Data shown -
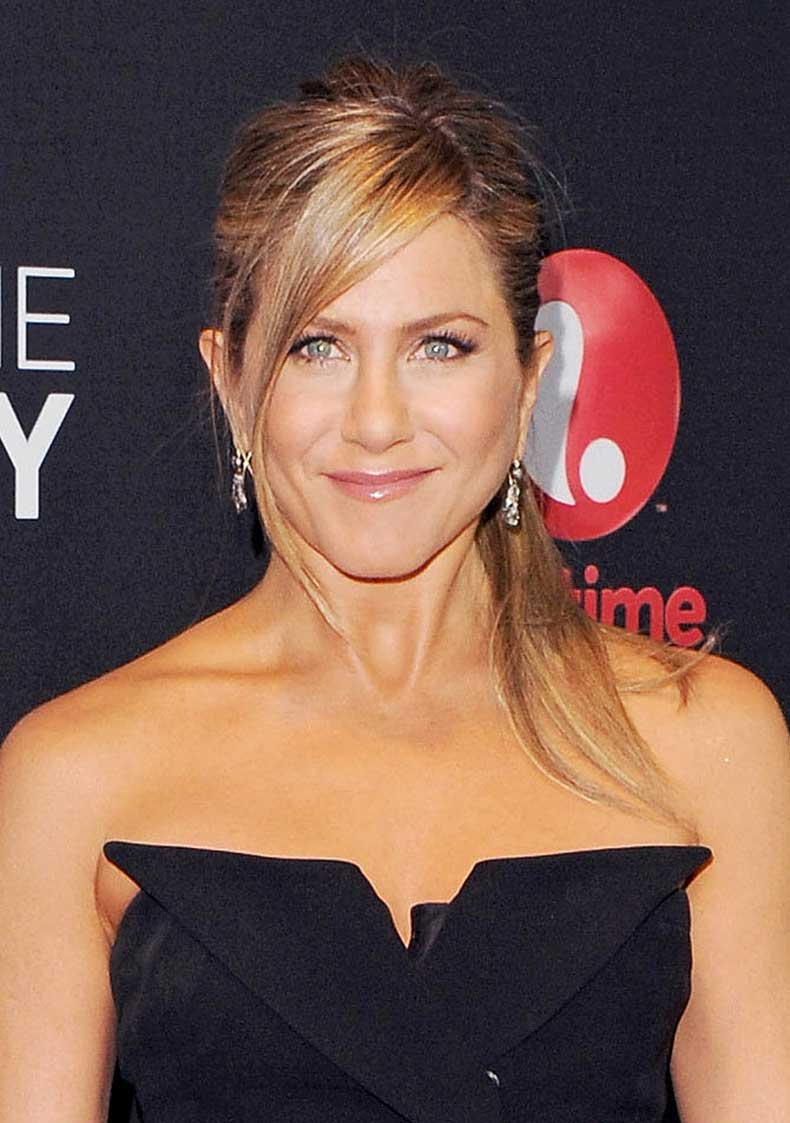 Let-your-side-bangs-hang-loose-à-la-Jennifer-Aniston
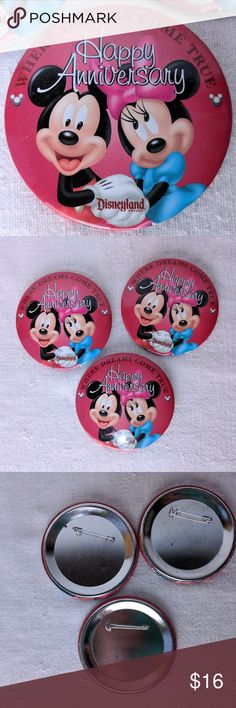 Disneyland Happy Anniversary! Button Pin RETIRED Disneyland Resort WHERE DREAMS COME TRUE Happy Anniversary! button/pin with Mickey & Minnie older version and retired (they rotate often at the park) These are park exclusives - you get them when you visit Disneyland and ask for it at the ticket window or City Hall - so yes, they are free (of course they is the price of admission!  currently running at $100+).  Price is for one, I have 3 available when listed. used, show wear, a little patina…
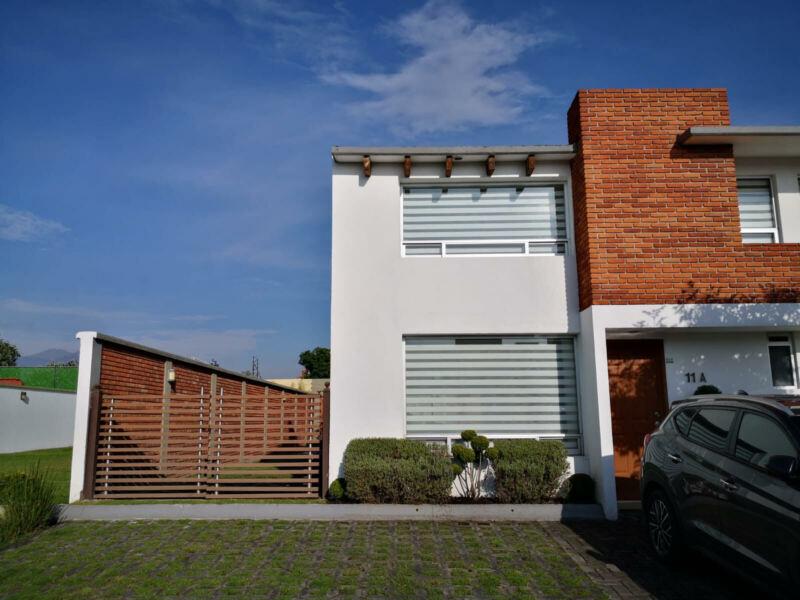 BONITA CASA EN RENTA CON EXTENSO JARDIN Y EXCLUSIVO RESIDENCIAL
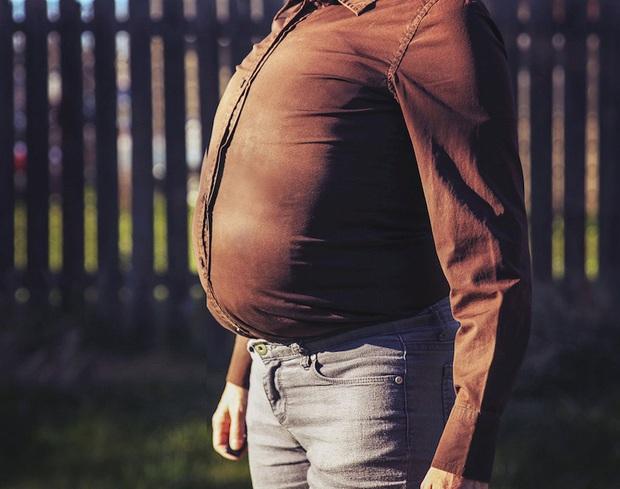 Nam giới tuổi thọ ngắn thường có 3 đặc điểm khác thường ở vùng bụng, check xem bạn có mắc phải cái nào hay không - Ảnh 3.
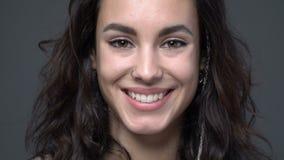 Sluiten die omhoog gezicht van een mooi meisje het glimlachen stock video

Instructions to follow - Omit each picture, then return all of the listing exactly as it stands.

Answer to the exercise -
 Let-your-side-bangs-hang-loose-à-la-Jennifer-Aniston
 Disneyland Happy Anniversary! Button Pin RETIRED Disneyland Resort WHERE DREAMS COME TRUE Happy Anniversary! button/pin with Mickey & Minnie older version and retired (they rotate often at the park) These are park exclusives - you get them when you visit Disneyland and ask for it at the ticket window or City Hall - so yes, they are free (of course they is the price of admission!  currently running at $100+).  Price is for one, I have 3 available when listed. used, show wear, a little patina…
 BONITA CASA EN RENTA CON EXTENSO JARDIN Y EXCLUSIVO RESIDENCIAL
 Nam giới tuổi thọ ngắn thường có 3 đặc điểm khác thường ở vùng bụng, check xem bạn có mắc phải cái nào hay không - Ảnh 3.
 Sluiten die omhoog gezicht van een mooi meisje het glimlachen stock video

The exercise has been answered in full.